O aniversário era da Ciência, mas o povo não recebeu o convite
No dia 8 de julho ocorreu na Quinta da Boa Vista (em frente ao Museu Nacional) uma celebração do aniversário de 70 anos da Sociedade Brasileira para o Progresso da Ciência (SBPC), 200 anos do Museu Nacional e Dia Nacional da Ciência e do Pesquisador, evento denominado Domingo com a Ciência na Quinta. De acordo com a organização, o intuito desta celebração - ato seria “chamar a atenção da população para a grave crise da ciência, tecnologia, inovação e educação no Brasil”. Portanto, a fim de cumprir este objetivo, foram instaladas às portas do Museu Nacional diversas tendas onde instituições como Fundação Oswaldo Cruz (Fiocruz), Museu de Astronomia e Ciências Afins (MAST), Centro Brasileiro de Pesquisas Físicas (CBPF), Observatório Nacional (ON) e entidades como o Sindicato Nacional dos Docentes das Instituições de Ensino Superior (Andes - SN), Associação Nacional dos Pós-Graduandos (ANPG), Associação dos Docentes da Universidade Federal do Rio de janeiro (AdUFRJ), entre outras, aproveitavam para realizar experimentos científicos com os visitantes e conversar com a população sobre os graves cortes que a ciência tem sofrido.

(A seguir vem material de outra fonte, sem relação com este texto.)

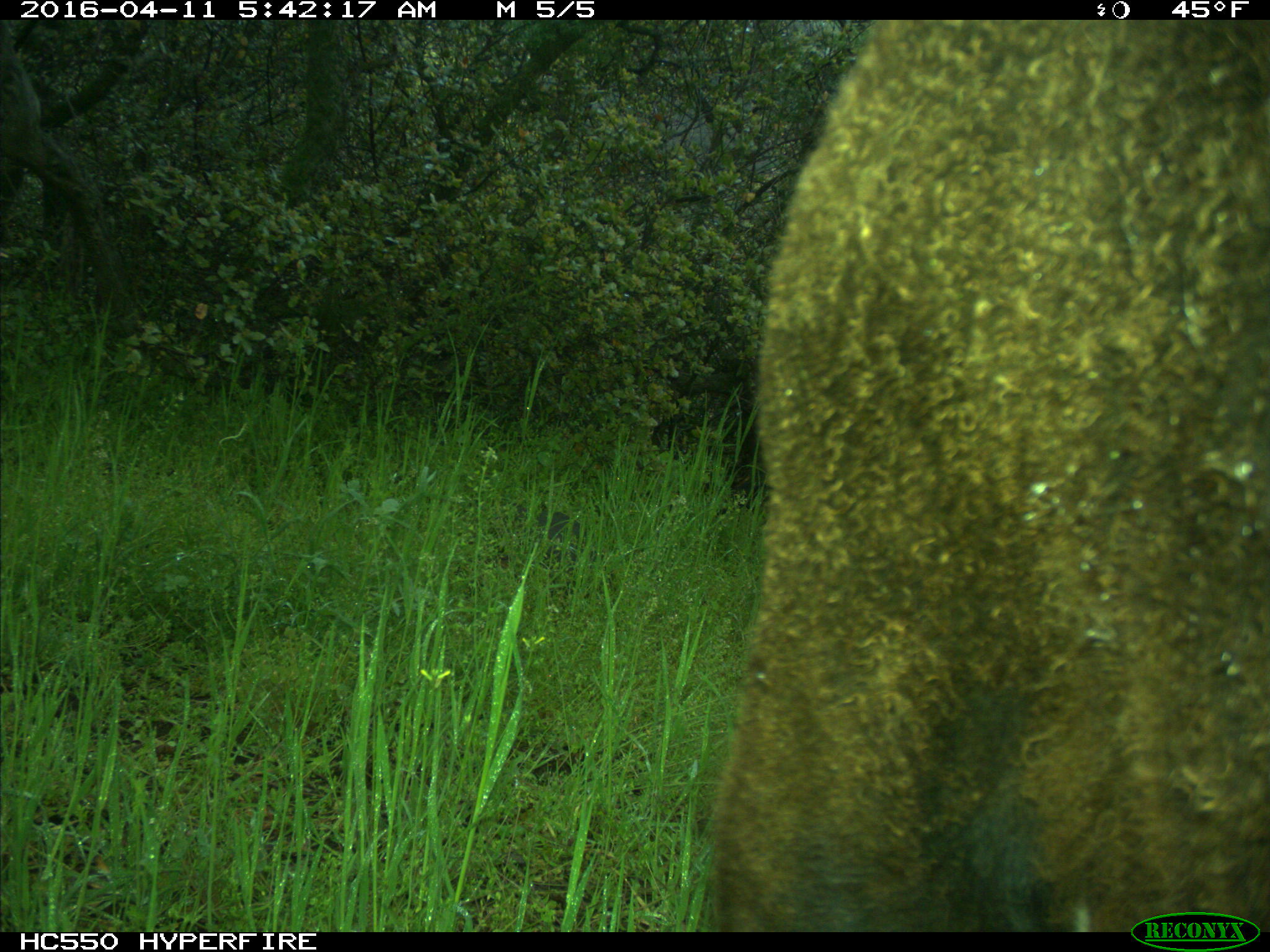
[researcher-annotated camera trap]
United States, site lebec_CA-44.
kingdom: Animalia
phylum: Chordata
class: Mammalia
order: Artiodactyla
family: Bovidae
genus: Bos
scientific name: Bos taurus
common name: domestic cow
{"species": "Bos taurus (domestic cow)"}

Algo a priori louvável e necessário de sempre se fazer, porém alguns aspectos deste Domingo com a Ciência saltam aos olhos.
O que podemos destacar já de início é algo que, apenas ao olhar, ficava bem evidente: o predomínio de pessoas brancas e de classe média presentes no evento. Algo que, devido ao caráter quase aristocrático que a ciência possui, já deveríamos esperar. No entanto, ao andarmos pela Quinta da Boa Vista (pois o Museu Nacional fica numa parte mais alta e isolada) o quadro mudava drasticamente, era possível ver famílias que de fato representavam a população brasileira. Famílias brancas acostumadas com ciência em seus cotidianos davam lugar às pardas e negras, àquelas cujas participações nos diversos campos científicos foram-lhes negadas, àquelas cujo papel relegado é ser alertada sobre “a grave crise da ciência, tecnologia, inovação e educação no Brasil” e lutar por mais investimentos na ciência, pois aparentemente sua participação na construção dela não é necessária. Com isto, um evento com potencial enorme dada a localização e condições climáticas (domingo de sol com temperatura agradável e entornos do Museu cheio), se contrapôs a ausência de divulgação na própria Quinta da Boa Vista, o que materializou, como consequência, um evento que mais parecia um encontro de amigos e uma egotrip coletiva do que uma manifestação em defesa da ciência.
Vale ressaltar a importância de ocupar espaços públicos hoje em dia. Em um mundo onde o privado, pago e individual ganha cada vez mais força, a luta pelo gratuito, público e coletivo é crucial. Entretanto, a realização de eventos como este do dia 8 de julho não basta por si só. Pensar soberania e desenvolvimento nacional é pensar a emancipação das pessoas que esta terra habitam. Quando digo pessoas, refiro-me à parcela mais fragilizada da população. Refiro-me a nós, pobres, suburbanos, baixadenses e todas e todos os moradores das periferias dessa cidade. Quando escrevo estas palavras, penso por aqueles que, assim como eu, têm em seu cotidiano uma batalha incessante, fazem de sua existência luta política, da ocupação de espaços “pertencentes” aos privilegiados de nossa sociedade desigual a construção de um futuro onde não sejamos tratados como mercadoria, onde não sejamos tratados como objetivos e sim como os sujeitos que somos, como o coletivo que compomos. Não há educação e ciência emancipatória se o povo não fizer parte dessa construção. Não queremos ser espectadores. Por uma ciência que não apenas dialogue com o povo, mas que seja falada por ele.